Carob has been described as having a taste like chocolate with coffee accents or like the flavor of a tootsie roll. I find it has a malty type a good way. Raw cacao is not naturally sweet so you have to add it to something that already has some sweetness in it...unless you like bitter things:). It adds a deep, rich flavor to anything you add it to.

Bang for your Buck
I am basing my prices on Amazon's site so they might be different where you live. A 16 ounce bag of raw carob will run you around $13. Since you don't need to use a lot of it to give you your recipes that chocolate flavor with natural sweetness, this bag should last you awhile. A 16 ounce bag of raw cacao will cost you around $17.00. Depending on how much you love chocolate, you may be okay with this bag for awhile or you may need to buy the two pack.

My take

***FYI this whole article is based on the raw, powdered version of cacao and carob, not the chocolate chip or bar form which can be processed with a lot of junk.***

 There has been a lot of back and forth lately about cacao and if you should be eating it or not.

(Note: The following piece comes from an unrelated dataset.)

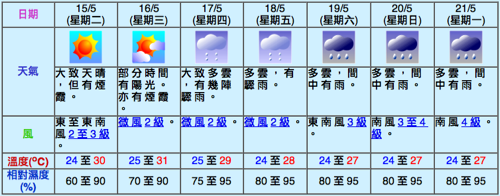 20070314-forecast.png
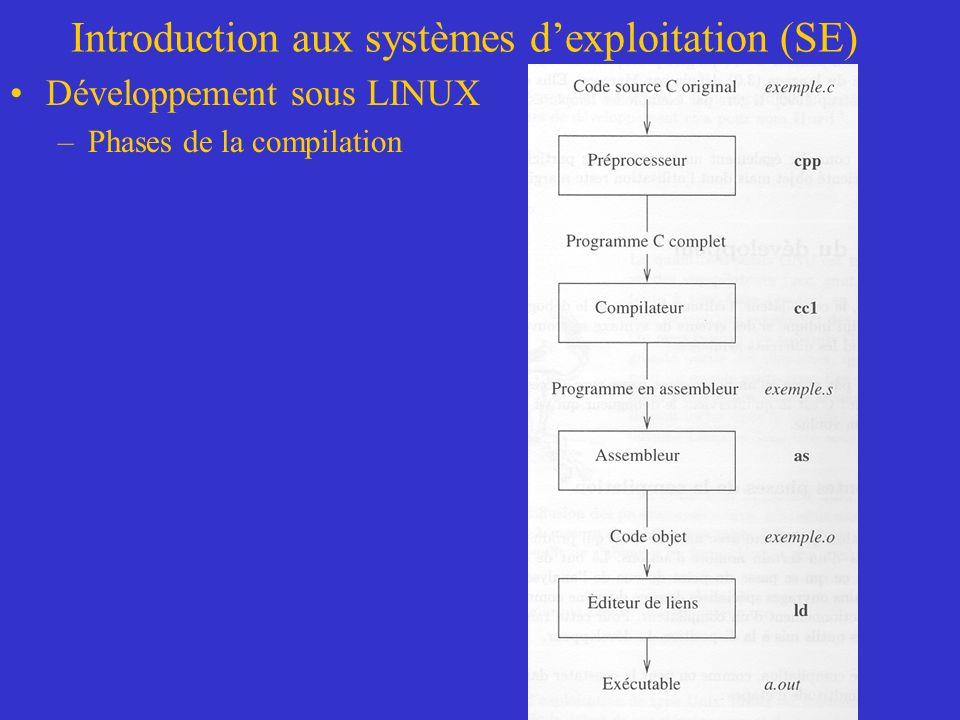 Introduction aux systèmes dexploitation (SE) Développement sous LINUX –Phases de la compilation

It is a stimulant so if caffeine really effects you or your adrenals aren't functioning at top notch, it's probably best that you go with carob. I LOVE using raw cacao powder and making my own superfood chocolates or chocolate peanut butter cups. I haven't tried using carob for these desserts but I'm sure it would work great and with less added sugar to boot. I add in a little raw carob or raw cacao to my overnight oats, breakfast cookies, or smoothies. All in all, I think carob is the better way to go as you still get that chocolate taste, it's lower in fat, is high in calcium, but without the stimulants or the need to add in extra sweetener.

What are your thoughts? Carob or cacao?


Heathy and Philip have actually created a dessert book called Raw Food Carob Desserts. I think I'm going to pick this one up especially with those two authors!!

Ricki has some AMAZING recipes that use carob including Chai Carob Latte, Carob-Coconut Sweeties, and Carob and Date Pancakes. She also has a lot of cocoa/cacao recipes too!

The twins made socca carob bread  that I'll be sure to try as I have about 5lbs of chickpea flour in my pantry that is calling my name:)

Check out carob and cacao on foodgawker

And from yours truly:) Breakfast chocolate protein pudding, banana almond butter chocolates

Tomorrow...oats and all it's many form!! Have a great rest of your day:)


Nelly said...

i'm not a fan of smells and tastes funny to me...i've tried...i've really tried to love it...

check your email...sent you a surprise...

Tina @ Faith Fitness Fun said...

Not big on carob, but cacao is always good! You are dedicated with your riding! I don't know if I could handle in the rain.

HiHoRosie said...

I'm not much of a carob fan either but do love cacao! :) Thanks for all this info though - it's great!

kelli said...

i was forever riding my bike as a kid and teen... i don't ride nearly enough now. very cool you can ride to work.

nice carob/cacao comparison. i've only tried carob chips once when i accidentally bought them instead of cacao and didn't care for them, though i've enjoyed desserts at potlucks with carob. i'm not a huge chocolate person anyway, only once in awhile i like it.